■ **The task**: Please revise the rows below, replacing "decorative arch detail" with "ornamental arch detail" and changing nothing else. Leave the pictures out of your answer.

Data entries

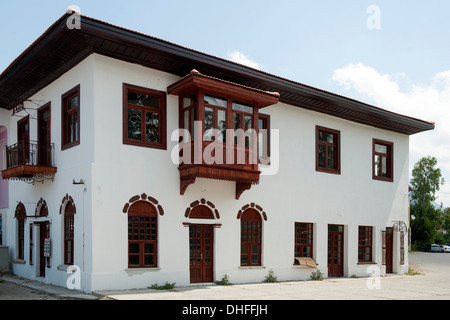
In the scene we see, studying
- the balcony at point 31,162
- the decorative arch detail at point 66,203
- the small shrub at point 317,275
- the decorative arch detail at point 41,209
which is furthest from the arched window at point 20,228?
the small shrub at point 317,275

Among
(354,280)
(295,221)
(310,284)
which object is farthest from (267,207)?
(354,280)

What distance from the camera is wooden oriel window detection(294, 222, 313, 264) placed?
17609mm

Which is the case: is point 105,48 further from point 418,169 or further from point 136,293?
point 418,169

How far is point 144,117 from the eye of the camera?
1391cm

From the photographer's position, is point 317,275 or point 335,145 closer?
point 317,275

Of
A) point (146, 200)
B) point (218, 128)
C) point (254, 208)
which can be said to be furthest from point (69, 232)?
point (254, 208)

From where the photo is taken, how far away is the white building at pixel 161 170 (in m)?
13.0

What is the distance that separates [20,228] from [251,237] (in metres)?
8.82

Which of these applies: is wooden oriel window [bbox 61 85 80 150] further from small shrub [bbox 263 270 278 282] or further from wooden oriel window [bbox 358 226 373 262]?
wooden oriel window [bbox 358 226 373 262]

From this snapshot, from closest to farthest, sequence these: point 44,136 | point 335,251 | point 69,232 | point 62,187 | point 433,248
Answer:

■ **Worked answer**:
In the scene we see, studying
- the balcony at point 31,162
- the ornamental arch detail at point 66,203
- the small shrub at point 317,275
- the ornamental arch detail at point 41,209
which is furthest from the arched window at point 20,228?
the small shrub at point 317,275

Among
(354,280)
(295,221)
(310,284)
which object is farthest from (267,207)?
(354,280)

What distance from the camera is wooden oriel window detection(294, 222, 313, 264) placed?
17609mm

Which is the case: is point 105,48 further from point 418,169 or further from point 136,293?
point 418,169

How far is point 144,117 from the eye of the camera?
1391cm

From the photographer's position, is point 317,275 or point 335,145 closer?
point 317,275

Of
A) point (146, 200)
B) point (218, 128)
C) point (254, 208)
which can be said to be furthest from point (69, 232)?
point (254, 208)

From where the photo is taken, how far away is the white building at pixel 161 170 (in m)?
13.0

What is the distance that separates [20,228] from [251,237] (in metres)?
8.82

Which of these applies: is wooden oriel window [bbox 61 85 80 150] further from small shrub [bbox 263 270 278 282] or further from wooden oriel window [bbox 358 226 373 262]?
wooden oriel window [bbox 358 226 373 262]

From this snapshot, from closest to farthest, sequence these: point 44,136 | point 335,251 | point 69,232 | point 62,187 | point 433,248
Answer:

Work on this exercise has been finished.